The S1 Sport Quattro was Audi’s World Rally Championship contender in the fearsome era of Group B in the mid-1980s.
In the hands of Walter Röhrl, Stig Blomqvist, Hannu Mikkola and Michele Mouton, it helped Audi to win the 1984 championship and finish runner-up in 1985. In 1987 Röhrl also drove it to victory in the Pikes Peak hillclimb in America.
Now the S1 badge has been applied to the sporting flagships of the Audi A1 and A1 Sportback ranges. The new S1 models are the most potent superminis on the market, the only cars in the class with four-wheel drive and the smallest quattros ever released by Audi – although they were preceded by the limited-edition A1 quattro, of which only 333 were ever made, with 19 coming to the UK.
The S1s are powered by a detuned version of the 2.0-litre turbocharged engine from the larger S3, delivering 228bhp and 370Nm of torque – another best-in-class figure.
They have a new version of Audi’s quattro all-wheel-drive system incorporating a hydraulic multi-plate clutch mounted on the rear axle for better weight distribution.
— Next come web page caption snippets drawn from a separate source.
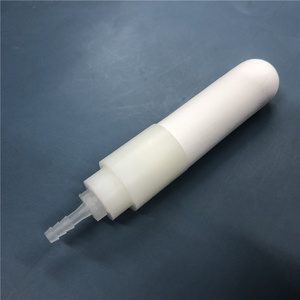 Sonde en céramique poreuse pour mesureur de <span class=keywords><strong>tension</strong></span> du sol, tête en argile, pour plantations agricoles - Product Image 2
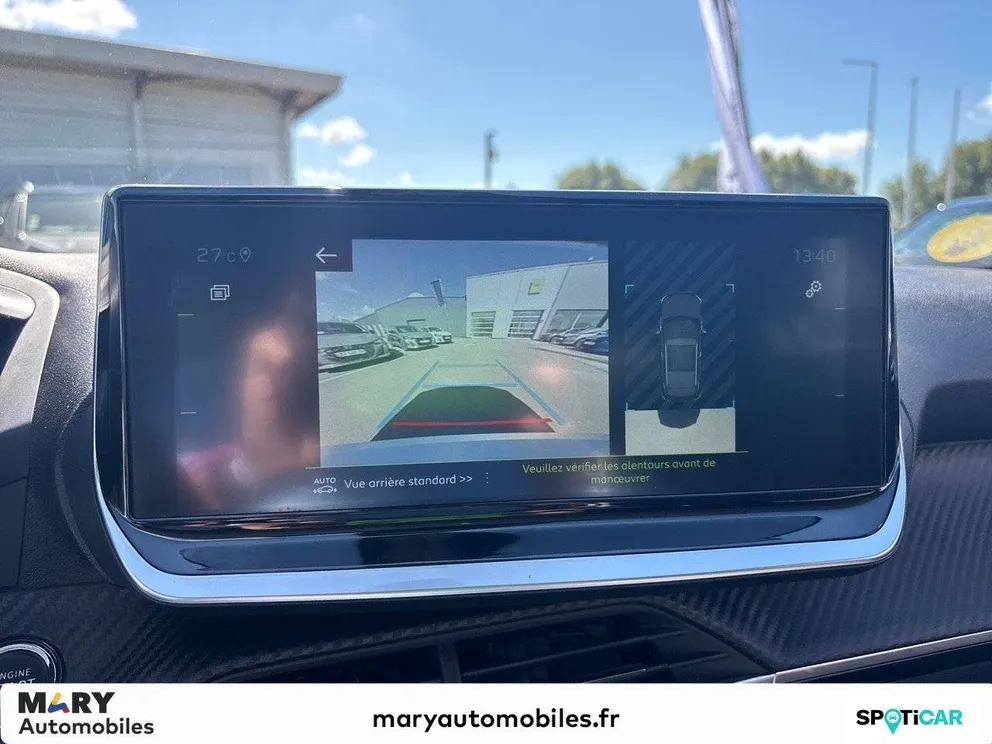 Véhicule occasion 191374 - peugeot 2008 - Photo 15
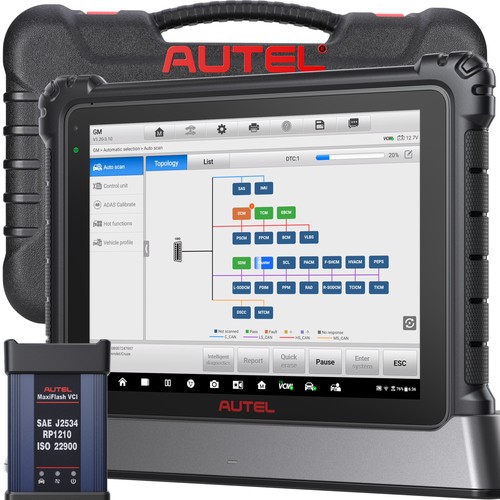 Autel maxicom ultra - lite, s
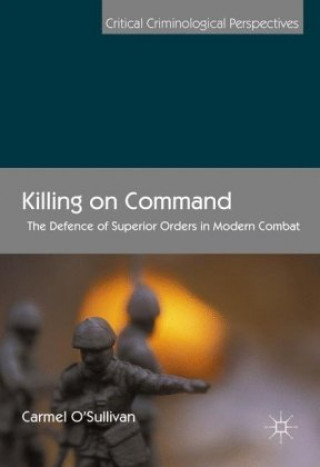 Βιβλίο Killing on Command Carmel O'Sullivan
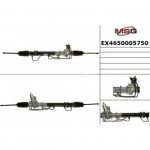 Рулевая рейка с ГУР MANDO EX4650005750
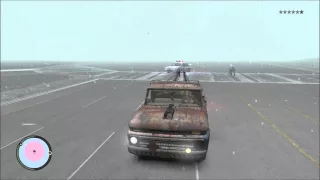 Rusty Chevrolet - GTA IV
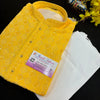 Boys Chikankari Kurta Pajama Set - Traditional Embroidery Kids Wear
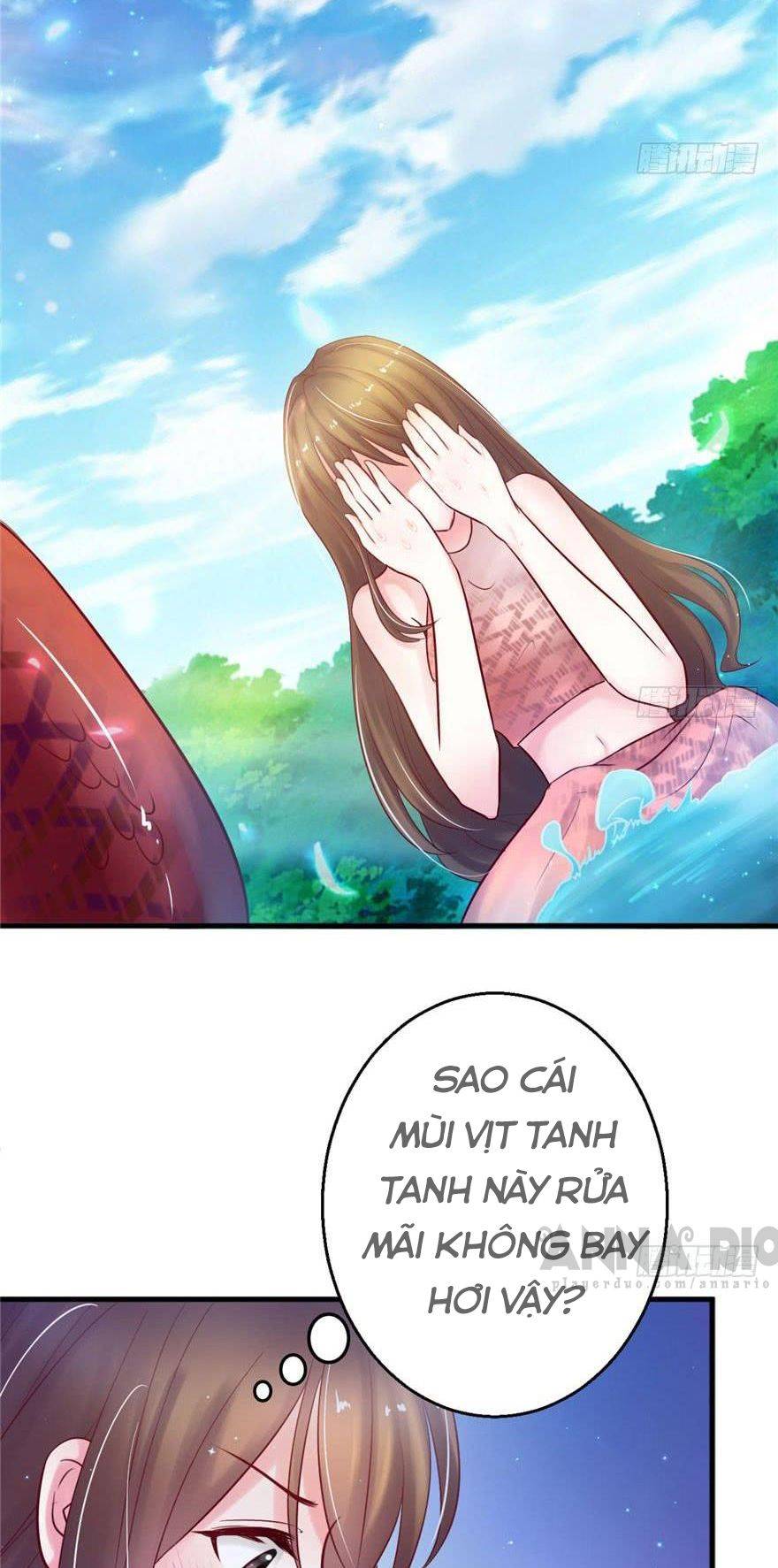 Thảnh Thơi Thú Thế Chủng Chủng Điền, Sinh Sinh Tể - Chap 27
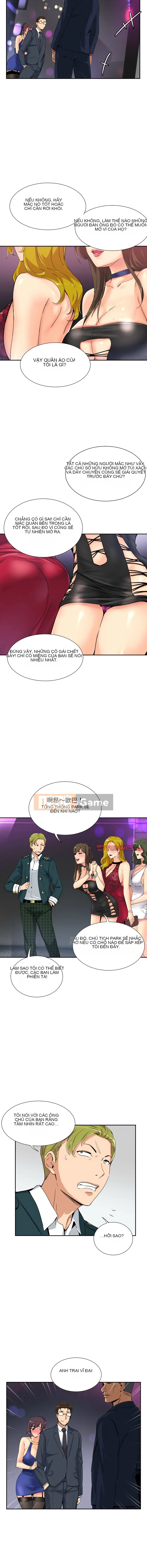 Huấn luyện vợ bạn Chương 41-42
They also feature independent rear suspension rather than the beam axle of the mainstream A1 and A1 Sportback.
They take the number of body styles to be given the S treatment to 12. S models typically claim around 5 per cent of sales of their respective ranges.
Audi has now sold more than five million all-wheel-drive cars since the introduction of the Quattro in 1980. The company’s first pure road-going S model was the S Coupé of 1992, although 200 versions of the mid-80s S1 had to be built for road use to satisfy Group B regulations.